危機は去ったのか?

2017/09/12

リリーフ・ラリーの域を超える

昨日270円高と大幅反発した日経平均は今日も230円高と続伸、この2日間でちょうど500円戻した。こういう局面では、しばしば「所詮、買い戻しの域を出ない」とのコメントが散見されるが、今日の上げは単なる買い戻しの範囲を超えている。相場の潮目が変わりつつあると思う。

9日の北朝鮮・建国記念日を警戒して相当なヘッジがかかることは想像に難くなかった。先週末、相場が急激なリスクオフに傾いたのは自然な流れだった(ハリケーン「イルマ」もそれに一役買った)。
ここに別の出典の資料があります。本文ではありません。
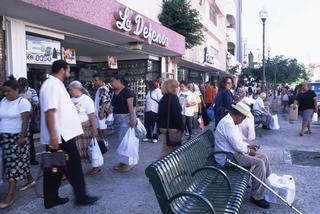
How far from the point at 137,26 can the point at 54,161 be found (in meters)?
7.06

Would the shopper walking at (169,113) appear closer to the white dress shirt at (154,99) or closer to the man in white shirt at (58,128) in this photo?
the man in white shirt at (58,128)

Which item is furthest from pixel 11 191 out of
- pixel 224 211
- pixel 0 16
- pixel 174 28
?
pixel 174 28

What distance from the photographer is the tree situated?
50.5 feet

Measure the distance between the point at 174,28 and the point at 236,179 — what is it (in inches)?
492

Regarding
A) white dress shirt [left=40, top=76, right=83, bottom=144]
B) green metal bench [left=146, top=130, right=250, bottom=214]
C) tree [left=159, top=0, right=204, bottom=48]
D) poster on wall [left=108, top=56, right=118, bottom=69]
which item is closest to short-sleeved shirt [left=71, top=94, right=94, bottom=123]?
white dress shirt [left=40, top=76, right=83, bottom=144]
北朝鮮情勢が何事もなく週末を通過した安心感から、昨日はそのヘッジの買い戻しで上げたが、それでもなお国連安保理での制裁決議の行方を巡って不透明感があったためすべてが買い戻されたわけではなかったのだろう。東証1部の売買代金が2兆円に届かなかったのがその証である。
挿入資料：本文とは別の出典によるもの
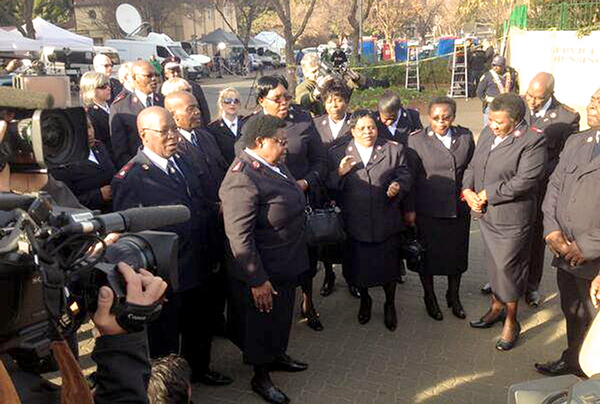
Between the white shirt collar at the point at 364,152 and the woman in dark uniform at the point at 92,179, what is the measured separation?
6.66ft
本日の寄り付き前に国連安保理で北朝鮮への制裁決議が全会一致で採択されたことが伝わった。米国は当初、北朝鮮への原油の全面禁輸や金正恩の資産凍結などを盛り込んだ決議案を示していたが、原油や石油精製品の輸出に上限を設ける案に変更、米国が譲歩した格好だ。これで北朝鮮が過度な反発姿勢を見せなければ、米朝関係の緊張はいったん緩和する。中国・ロシアの反対があってこそ制裁が軽いものとなった。北朝鮮も中・ロに配慮すれば拳を振り上げてみせるわけにはいかないはずだ。市場はそう読んだのだろう。しばらく北朝鮮が静観を保てば、市場は落ち着きを取り戻すだろう。今回、北朝鮮情勢が緊迫したそもそもの発端であるグアム沖へのミサイル発射示唆があった8月9日の大幅安(257円安)を埋めて、日経平均は再度2万円を挟む保ち合い水準に回帰すると思われる。

「今週のマーケット展望」では、相当慎重なスタンスを示した。昨日のオンラインセミナーでも参加者の方から「スタンスの変更はないか?」と問われて、まだ危機は去らず大底が入るのは先であると述べたが、目先の下値不安が薄らいだのは事実だろう。昨日のセミナーでの発言を撤回する。「マーケット展望」での見通しも変更し、上記の通り、「2万円を挟む保ち合い水準に回帰」を当面のメインシナリオとしたい。